- _TASK DETAILS_: Output exactly, please, the lines of the records below from the one containing "What measure of" through the final line.
— START OF DATA FOR THE TASK —
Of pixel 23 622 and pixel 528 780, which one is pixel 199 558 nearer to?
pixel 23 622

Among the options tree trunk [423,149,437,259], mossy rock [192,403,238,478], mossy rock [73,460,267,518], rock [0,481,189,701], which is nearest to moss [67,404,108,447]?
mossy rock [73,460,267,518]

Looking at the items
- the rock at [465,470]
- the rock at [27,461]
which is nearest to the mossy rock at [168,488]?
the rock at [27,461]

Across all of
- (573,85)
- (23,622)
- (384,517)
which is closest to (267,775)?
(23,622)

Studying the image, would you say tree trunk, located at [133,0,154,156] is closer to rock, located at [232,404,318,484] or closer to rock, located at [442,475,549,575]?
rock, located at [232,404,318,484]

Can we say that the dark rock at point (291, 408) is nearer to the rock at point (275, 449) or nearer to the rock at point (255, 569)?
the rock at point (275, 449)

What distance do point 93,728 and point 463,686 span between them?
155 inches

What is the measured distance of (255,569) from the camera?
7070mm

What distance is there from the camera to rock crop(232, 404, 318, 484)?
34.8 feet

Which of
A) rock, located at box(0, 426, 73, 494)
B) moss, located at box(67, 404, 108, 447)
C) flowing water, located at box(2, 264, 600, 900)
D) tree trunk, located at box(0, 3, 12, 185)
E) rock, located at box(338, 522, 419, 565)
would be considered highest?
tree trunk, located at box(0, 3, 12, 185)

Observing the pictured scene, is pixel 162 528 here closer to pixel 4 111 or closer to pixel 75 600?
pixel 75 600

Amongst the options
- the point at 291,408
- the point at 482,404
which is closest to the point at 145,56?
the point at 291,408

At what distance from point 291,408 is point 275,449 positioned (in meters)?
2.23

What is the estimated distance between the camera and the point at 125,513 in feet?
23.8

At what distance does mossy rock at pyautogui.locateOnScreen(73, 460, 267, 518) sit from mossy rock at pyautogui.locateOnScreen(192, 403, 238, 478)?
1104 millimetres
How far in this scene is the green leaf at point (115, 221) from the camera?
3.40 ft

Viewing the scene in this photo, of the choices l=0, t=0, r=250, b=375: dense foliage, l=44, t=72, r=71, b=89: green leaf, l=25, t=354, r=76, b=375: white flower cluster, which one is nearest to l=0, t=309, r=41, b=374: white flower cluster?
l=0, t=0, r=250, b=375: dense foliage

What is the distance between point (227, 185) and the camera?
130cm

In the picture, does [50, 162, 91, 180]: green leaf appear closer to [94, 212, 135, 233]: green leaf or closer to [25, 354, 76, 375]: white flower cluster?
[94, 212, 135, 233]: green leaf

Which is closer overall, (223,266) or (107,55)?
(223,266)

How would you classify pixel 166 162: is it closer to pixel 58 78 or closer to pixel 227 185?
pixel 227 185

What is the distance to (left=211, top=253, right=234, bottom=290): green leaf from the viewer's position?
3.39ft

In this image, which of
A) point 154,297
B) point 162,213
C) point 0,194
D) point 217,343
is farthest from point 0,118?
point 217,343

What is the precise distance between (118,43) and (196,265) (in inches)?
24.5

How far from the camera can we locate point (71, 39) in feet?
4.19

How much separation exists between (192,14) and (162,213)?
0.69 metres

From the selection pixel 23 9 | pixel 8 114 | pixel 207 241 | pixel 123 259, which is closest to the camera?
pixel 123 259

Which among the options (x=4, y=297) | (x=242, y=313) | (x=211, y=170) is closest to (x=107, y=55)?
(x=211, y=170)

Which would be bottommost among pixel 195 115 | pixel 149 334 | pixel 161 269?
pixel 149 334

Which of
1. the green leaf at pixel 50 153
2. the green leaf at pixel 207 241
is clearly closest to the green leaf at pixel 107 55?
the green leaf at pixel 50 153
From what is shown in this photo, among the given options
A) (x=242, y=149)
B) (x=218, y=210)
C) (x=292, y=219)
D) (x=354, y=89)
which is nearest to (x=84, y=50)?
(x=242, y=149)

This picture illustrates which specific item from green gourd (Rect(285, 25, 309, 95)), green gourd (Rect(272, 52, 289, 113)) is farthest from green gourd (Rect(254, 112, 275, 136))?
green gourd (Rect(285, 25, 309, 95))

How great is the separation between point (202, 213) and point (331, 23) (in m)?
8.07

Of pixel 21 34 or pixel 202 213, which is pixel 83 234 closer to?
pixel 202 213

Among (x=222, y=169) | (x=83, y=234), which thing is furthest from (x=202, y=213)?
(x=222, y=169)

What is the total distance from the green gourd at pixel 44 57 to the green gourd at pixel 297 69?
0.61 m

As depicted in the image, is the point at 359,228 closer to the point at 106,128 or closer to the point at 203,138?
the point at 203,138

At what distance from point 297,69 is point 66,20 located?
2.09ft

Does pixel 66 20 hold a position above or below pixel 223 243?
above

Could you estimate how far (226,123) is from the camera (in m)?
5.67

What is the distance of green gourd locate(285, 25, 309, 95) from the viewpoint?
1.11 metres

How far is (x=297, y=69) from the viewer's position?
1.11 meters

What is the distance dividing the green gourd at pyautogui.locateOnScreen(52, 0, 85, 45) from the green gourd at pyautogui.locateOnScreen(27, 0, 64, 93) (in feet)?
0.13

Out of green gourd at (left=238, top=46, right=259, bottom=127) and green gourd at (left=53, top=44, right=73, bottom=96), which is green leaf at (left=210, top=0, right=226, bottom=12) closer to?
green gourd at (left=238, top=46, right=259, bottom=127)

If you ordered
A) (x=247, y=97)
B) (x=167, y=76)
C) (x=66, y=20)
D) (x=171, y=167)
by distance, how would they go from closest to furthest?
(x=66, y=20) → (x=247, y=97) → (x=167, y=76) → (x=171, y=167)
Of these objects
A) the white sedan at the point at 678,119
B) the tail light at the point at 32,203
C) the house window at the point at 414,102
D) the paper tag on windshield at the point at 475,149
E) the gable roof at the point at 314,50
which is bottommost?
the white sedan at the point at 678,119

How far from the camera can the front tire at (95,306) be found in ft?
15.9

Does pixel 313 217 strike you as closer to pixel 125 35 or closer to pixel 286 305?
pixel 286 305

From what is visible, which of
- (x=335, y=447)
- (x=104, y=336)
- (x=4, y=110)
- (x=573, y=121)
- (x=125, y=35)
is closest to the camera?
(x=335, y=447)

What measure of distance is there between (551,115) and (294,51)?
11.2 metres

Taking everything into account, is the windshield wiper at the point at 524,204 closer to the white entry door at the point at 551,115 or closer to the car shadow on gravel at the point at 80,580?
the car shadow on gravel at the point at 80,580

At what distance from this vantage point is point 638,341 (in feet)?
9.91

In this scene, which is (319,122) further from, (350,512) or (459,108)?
— END OF DATA FOR THE TASK —
- _TASK RESPONSE_:
What measure of distance is there between (551,115) and (294,51)?
11.2 metres

Taking everything into account, is the windshield wiper at the point at 524,204 closer to the white entry door at the point at 551,115 or closer to the car shadow on gravel at the point at 80,580?
the car shadow on gravel at the point at 80,580

At what distance from this vantage point is point 638,341 (in feet)?
9.91

In this scene, which is (319,122) further from, (350,512) or (459,108)?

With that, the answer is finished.